Blancanieves se asomó a la ventana y la invitó a entrar. La falsa vendedora la convenció de que una cinta roja le quedaría muy bien en su vestido y la ayudó a atársela en la cintura. Pero la malvada reina la apretó tanto y tanto que la niña se quedó sin respiración y cayó al suelo sin sentido. Creyéndola muerta, la reina exclamó:

—¡Ahora ya no tengo rival! ¡Soy la más bella!  —se rio la reina, y se alejó de la cabaña a grandes pasos.

Por la noche, cuando llegaron los enanitos, encontraron la puerta abierta y a Blancanieves en el suelo y al advertir que la cinta roja no la dejaba respirar, cortaron el lazo. Al recobrar el aliento, Blancanieves contó lo que había ocurrido.

—Ten por seguro que la vieja vendedora era la reina disfrazada. ¡Te hemos dicho mil veces que no abras la puerta a nadie si estás sola!

Al mismo tiempo, la reina, de vuelta en el palacio corría a preguntar a su espejo:

Espejito, espejito tú que nunca yerras:

¿quién es la más bella de toda la tierra?

Y el espejo respondió:

En este palacio nadie te iguala,

tú eres la más bella.

Pero en todo el mundo Blancanieves gana,

la más bella es ella.

Al oír la respuesta, la reina se puso verde de rabia.

—Debo pensar en algo que no falle… ¡Ya lo tengo!, ¡un peine envenenado!. Conseguiré ser la más hermosa de la tierra.

Transformada en una viejecita pobre, la malvada reina golpeó en la puerta de los enanos:

—No necesito nada, buena mujer, y no puedo abrir la puerta.

—No hace falta que entre, bella niña, solo quiero mostrarte este hermoso peine.

A Blancanieves le gustó tanto el peine, que no solo aceptó el regalo, sino que abrió la puerta para que la anciana la peinara. En cuanto los dientes se clavaron en su cabeza, la niña cayó al suelo sin sentido y la reina, convencida de que aquella vez sí estaba muerta, se apresuró a volver al palacio.

Por suerte, los enanos regresaron pronto aquel día y apenas vieron la puerta abierta y a Blancanieves en el suelo, sospecharon otro maleficio de la reina. Arrancaron el peine que la bruja había clavado en la cabeza de la niña y esta se repuso enseguida.

Al oír el relato de lo sucedido, los enanos insistieron en que la puerta no debía abrirse por nada del mundo. Un día u otro la malvada reina podía volver a intentarlo de nuevo.

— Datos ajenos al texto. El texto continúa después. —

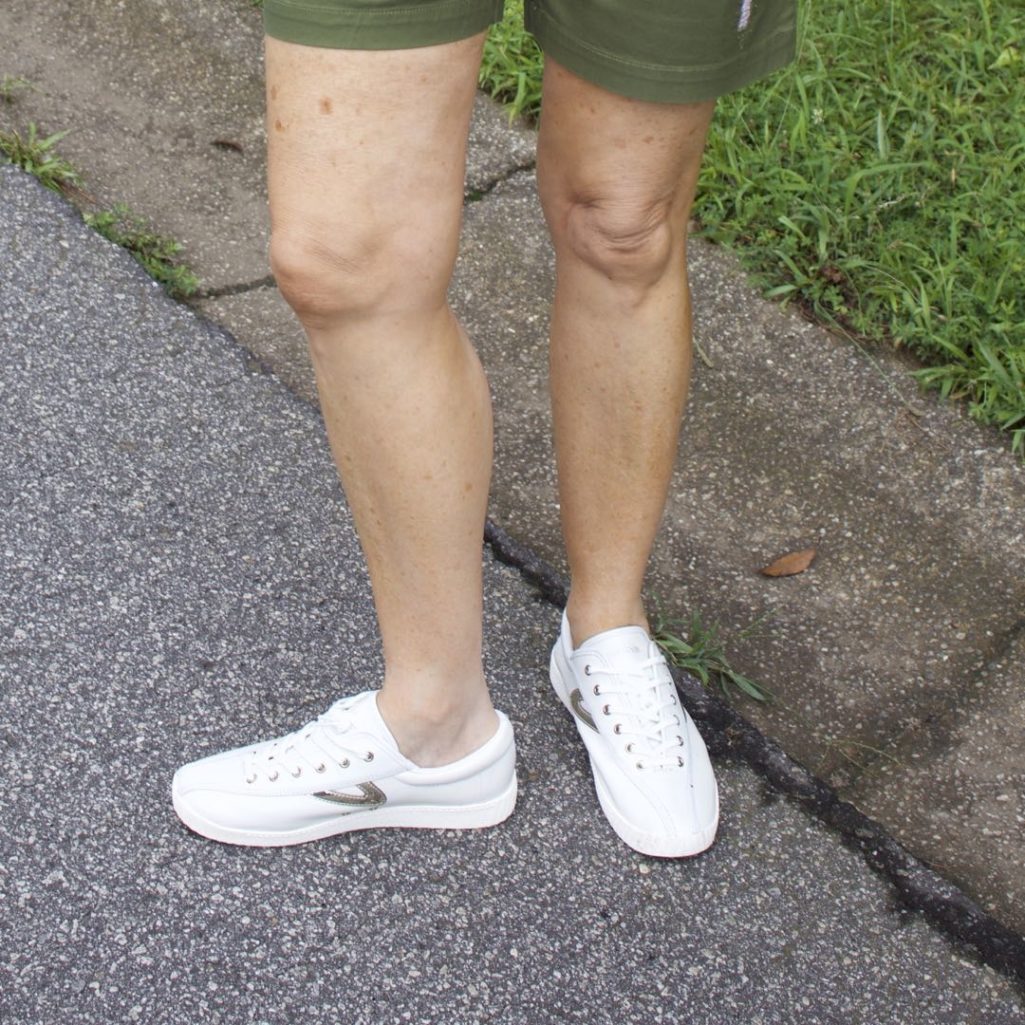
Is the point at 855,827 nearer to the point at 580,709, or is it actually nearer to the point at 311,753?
the point at 580,709

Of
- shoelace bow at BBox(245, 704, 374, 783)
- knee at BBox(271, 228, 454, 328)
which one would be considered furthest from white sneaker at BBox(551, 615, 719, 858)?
knee at BBox(271, 228, 454, 328)

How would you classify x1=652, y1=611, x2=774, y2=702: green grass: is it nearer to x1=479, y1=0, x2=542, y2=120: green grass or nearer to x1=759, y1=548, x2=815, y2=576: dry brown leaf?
x1=759, y1=548, x2=815, y2=576: dry brown leaf

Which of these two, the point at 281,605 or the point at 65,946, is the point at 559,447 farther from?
the point at 65,946

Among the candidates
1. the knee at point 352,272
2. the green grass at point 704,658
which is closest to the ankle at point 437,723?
the green grass at point 704,658

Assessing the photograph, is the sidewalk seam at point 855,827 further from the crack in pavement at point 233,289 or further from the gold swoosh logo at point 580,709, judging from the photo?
the crack in pavement at point 233,289

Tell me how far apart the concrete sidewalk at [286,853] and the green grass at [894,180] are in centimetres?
107

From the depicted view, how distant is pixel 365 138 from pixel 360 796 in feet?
2.82

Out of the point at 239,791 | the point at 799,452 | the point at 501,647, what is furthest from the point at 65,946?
the point at 799,452

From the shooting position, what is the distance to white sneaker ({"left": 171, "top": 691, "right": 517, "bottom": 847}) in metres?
1.83

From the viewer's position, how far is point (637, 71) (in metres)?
1.58

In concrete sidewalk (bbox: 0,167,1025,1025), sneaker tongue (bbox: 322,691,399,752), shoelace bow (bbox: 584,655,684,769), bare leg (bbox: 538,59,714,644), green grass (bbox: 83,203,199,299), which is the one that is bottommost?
concrete sidewalk (bbox: 0,167,1025,1025)

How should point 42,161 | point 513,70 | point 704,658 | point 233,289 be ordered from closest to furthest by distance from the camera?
point 704,658
point 233,289
point 42,161
point 513,70

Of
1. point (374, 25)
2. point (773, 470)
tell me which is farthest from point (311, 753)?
point (773, 470)

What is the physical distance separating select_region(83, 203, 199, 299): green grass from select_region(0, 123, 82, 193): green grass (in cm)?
13
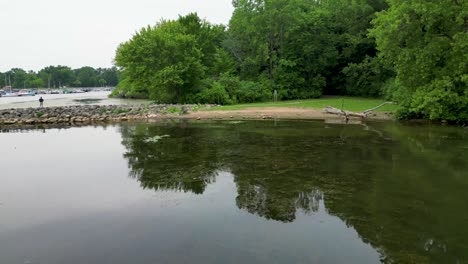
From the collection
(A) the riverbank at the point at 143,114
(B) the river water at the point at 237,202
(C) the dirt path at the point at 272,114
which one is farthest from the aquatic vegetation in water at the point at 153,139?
(C) the dirt path at the point at 272,114

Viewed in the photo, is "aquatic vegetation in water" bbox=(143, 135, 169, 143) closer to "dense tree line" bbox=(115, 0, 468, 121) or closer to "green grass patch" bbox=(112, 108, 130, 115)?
"green grass patch" bbox=(112, 108, 130, 115)

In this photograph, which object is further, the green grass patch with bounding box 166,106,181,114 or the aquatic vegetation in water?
the green grass patch with bounding box 166,106,181,114

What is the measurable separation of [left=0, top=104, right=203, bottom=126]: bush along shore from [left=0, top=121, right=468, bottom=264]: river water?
45.3 ft

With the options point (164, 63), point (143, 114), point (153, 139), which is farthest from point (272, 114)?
point (164, 63)

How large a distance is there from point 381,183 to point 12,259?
9.47 meters

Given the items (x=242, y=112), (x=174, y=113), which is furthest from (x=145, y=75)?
(x=242, y=112)

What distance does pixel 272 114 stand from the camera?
103 feet

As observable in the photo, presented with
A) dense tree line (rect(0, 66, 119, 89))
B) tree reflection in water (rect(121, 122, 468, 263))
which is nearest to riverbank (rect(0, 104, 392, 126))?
tree reflection in water (rect(121, 122, 468, 263))

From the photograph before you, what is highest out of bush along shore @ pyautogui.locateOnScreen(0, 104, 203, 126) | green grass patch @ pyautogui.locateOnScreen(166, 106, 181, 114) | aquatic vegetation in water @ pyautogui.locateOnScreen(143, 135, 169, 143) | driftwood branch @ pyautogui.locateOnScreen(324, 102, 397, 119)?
driftwood branch @ pyautogui.locateOnScreen(324, 102, 397, 119)

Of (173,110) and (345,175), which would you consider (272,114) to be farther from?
(345,175)

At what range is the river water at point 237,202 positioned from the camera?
21.9ft

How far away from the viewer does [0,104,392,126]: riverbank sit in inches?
1200

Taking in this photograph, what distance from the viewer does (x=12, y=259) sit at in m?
6.44

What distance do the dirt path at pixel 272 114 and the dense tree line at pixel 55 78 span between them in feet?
423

Entretanto, la reina en palacio consultaba al espejo:

Espejito, espejito tú que nunca yerras:

¿quién es la más bella de toda la tierra?

Y el espejo respondió de nuevo:

En este palacio nadie te iguala,

tú eres la más bella.

Pero en todo el mundo Blancanieves gana,

la más bella es ella.

Fuera de sí, al comprobar que había fracasado de nuevo, la reina juró que se saldría con la suya aun a riesgo de su propia vida. Entró en su habitación secreta y preparó un poderoso veneno. Cogió una manzana y emponzoñó solo la parte más roja; la otra mitad podía comerse sin peligro y disfrazada de campesina, la malvada reina se internó de nuevo en el bosque.

Cuando Blancanieves la vio no la reconoció, pero no quiso abrir la puerta porque los enanitos se lo habían prohibido terminantemente.

—Es una lástima que no puedas ver mis hermosas manzanas —dijo la falsa vendedora—. Bueno, no importa, descansaré un rato aquí afuera antes de seguir mi camino.

Cortó en dos partes la manzana y se puso a comer la mitad buena.

—¿No quieres probarla? —dijo ofreciendo la mitad envenenada a la niña—, verás que sabor más dulce tiene.

Blancanieves tomó la manzana a través de la ventana abierta y al darle el primer bocado se desplomó. La reina murmuró satisfecha:

—¡Blanca como la nieve, roja como la sangre, negra como el ébano! ¡Adiós lindos colores! Esta vez tus amigos no podrán salvarte.

Se apresuró para llegar deprisa a palacio y allí preguntó a su espejo:

Espejito, espejito tú que nunca yerras:

¿quién es la más bella de toda la tierra?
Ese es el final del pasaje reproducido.